## Data in this exercise
Content starts
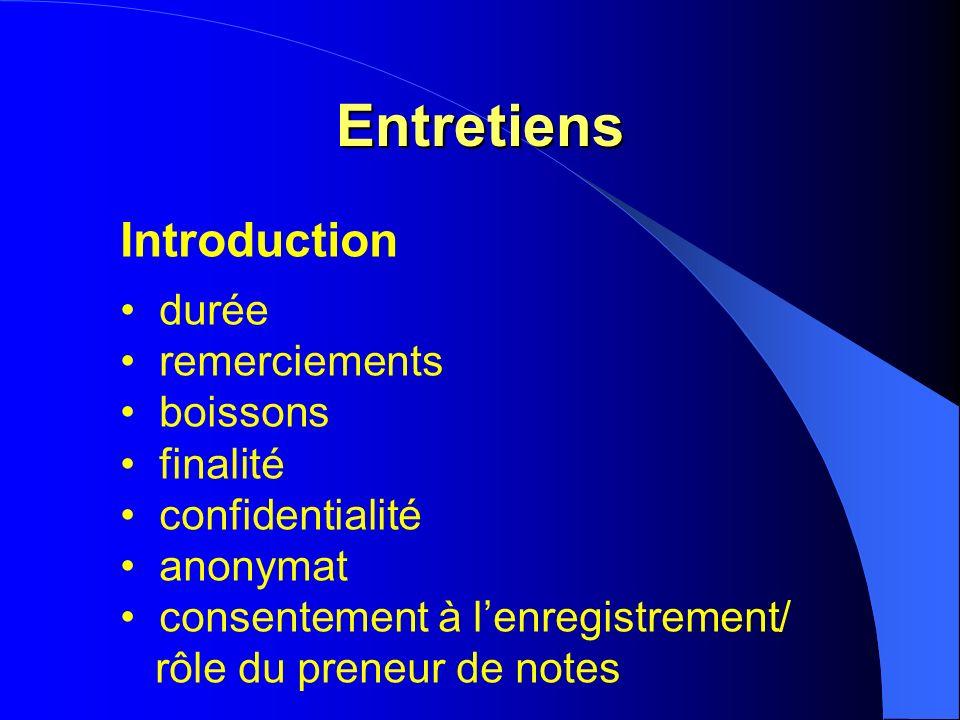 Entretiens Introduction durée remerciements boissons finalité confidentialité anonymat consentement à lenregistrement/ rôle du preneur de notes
Content ends
Content starts
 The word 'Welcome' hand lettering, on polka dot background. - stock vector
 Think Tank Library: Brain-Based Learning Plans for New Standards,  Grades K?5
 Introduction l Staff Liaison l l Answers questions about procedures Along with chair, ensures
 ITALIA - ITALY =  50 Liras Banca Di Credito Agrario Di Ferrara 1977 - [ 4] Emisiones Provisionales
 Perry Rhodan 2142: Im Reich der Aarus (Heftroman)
Content ends
Content starts
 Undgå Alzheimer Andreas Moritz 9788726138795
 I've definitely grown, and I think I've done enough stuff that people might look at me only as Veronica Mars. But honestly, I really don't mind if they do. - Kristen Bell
Content ends
## Directions
Transcribe each line of the data above, unaltered, from the one where "Introduction l Staff" appears to the one where "Perry Rhodan 2142: Im" appears, inclusive of both.

## Result below
 Introduction l Staff Liaison l l Answers questions about procedures Along with chair, ensures
 ITALIA - ITALY =  50 Liras Banca Di Credito Agrario Di Ferrara 1977 - [ 4] Emisiones Provisionales
 Perry Rhodan 2142: Im Reich der Aarus (Heftroman)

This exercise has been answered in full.